Some sellers add just about anything to kratom: potato starch, matcha, flour. Others don’t pay much attention to what’s already in it. Day has seen kratom sold clumpy with mold and dirt. “Someone died using at his store,” Day says of her ex. “So, out of this traumatic experience, I realized I didn’t want to be homeless anymore and maybe I could make a business for myself doing this the right way.” She called labs every day until they started testing kratom for contaminates. Today, she takes pride in offering customers evidence that her products are tested. This has also earned her many enemies. Just because kratom culture is stretching toward the mainstream doesn’t mean it can’t also get nasty when someone threatens the status quo: “I’ve been very vocal that I think kratom should be regulated like marijuana,” Day says. “So much so that … I’ve gotten death threats from kratom users online. There’s a lot of wild stuff on the internet. I try not to focus on it.”
Even if there aren’t contaminants in the kratom you’re ingesting, the manner in which it’s sold presents other dangers. That guy who got busted for claiming that kratom cured Lyme disease? He’s not alone. “We’ve done mystery shopping, and some of the interactions I’ve had are just insane. I wanted to jump across the counter,” Day recalls. “One guy said it will get you high like morphine. Another said it would cure cancer.” To be clear, it doesn’t. Some preliminary studies have suggested certain compounds found in kratom might have possible anticancer effects. Even if that’s true, at this point it’d be a bit like saying blueberries cure cancer because they’re high in antioxidants.
Like many high-value crops (especially semi-illicit ones), the kratom industry is also built on frequently exploitative labor practices, mostly in remote, rural areas in Indonesia. According to Day, who imports her kratom from the country, Indonesia’s drug enforcement agency, the BNN, has been under pressure from the US to ban kratom production by 2022, imperiling the kratom farmers’ livelihoods.

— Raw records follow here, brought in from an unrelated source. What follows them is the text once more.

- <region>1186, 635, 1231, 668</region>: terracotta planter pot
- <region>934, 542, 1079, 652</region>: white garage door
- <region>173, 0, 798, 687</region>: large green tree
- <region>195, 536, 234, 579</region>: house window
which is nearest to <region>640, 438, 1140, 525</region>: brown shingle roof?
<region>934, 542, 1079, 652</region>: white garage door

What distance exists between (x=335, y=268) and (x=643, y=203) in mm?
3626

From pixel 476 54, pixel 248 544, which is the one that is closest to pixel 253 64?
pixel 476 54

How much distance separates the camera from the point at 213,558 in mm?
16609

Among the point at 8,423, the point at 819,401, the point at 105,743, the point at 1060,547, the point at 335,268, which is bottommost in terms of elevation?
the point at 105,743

So the DEA and FDA’s worries aren’t unwarranted. “They are rightly concerned about any substance that they have very little control over that patients and consumers are using to self-treat medical conditions,” the University of Florida's Grundmann says. “When you talk about withdrawal, depression, anxiety—that usually belongs in the hands of a medical professional.” Few seem to think that calls for a ban, though. “If we completely cut off any legal way for those consumers to get kratom, then we don’t have any oversight left.”
Instead, it might be more helpful to consider what kratom’s widespread use says about where our culture around drugs and medicine is now. “Many kratom users I’ve talked to don’t feel comfortable interacting with doctors, which is to their detriment,” the University of Rochester's Swogger says. “But we can’t pretend like the medicines we’re providing are getting to everyone. They’re not.” While not everyone who takes a kratom supplement has a story as dramatic as Day’s—from homeless substance abuser to business owner and mother—it’s clearly filling a need for millions of people. The need to regulate, but not ban, kratom use is already being acknowledged on the state level: The Kratom Consumer Protection Act has been passed in Arizona, Georgia, and Utah, and is pending in Oregon.
“If it was as dangerous as the media says, I don’t think that would be happening. Nobody’s passing a heroin consumer protection bill,” Day adds. “It’s just weird.” You probably know how Portland feels about weird. The place plans on keeping it.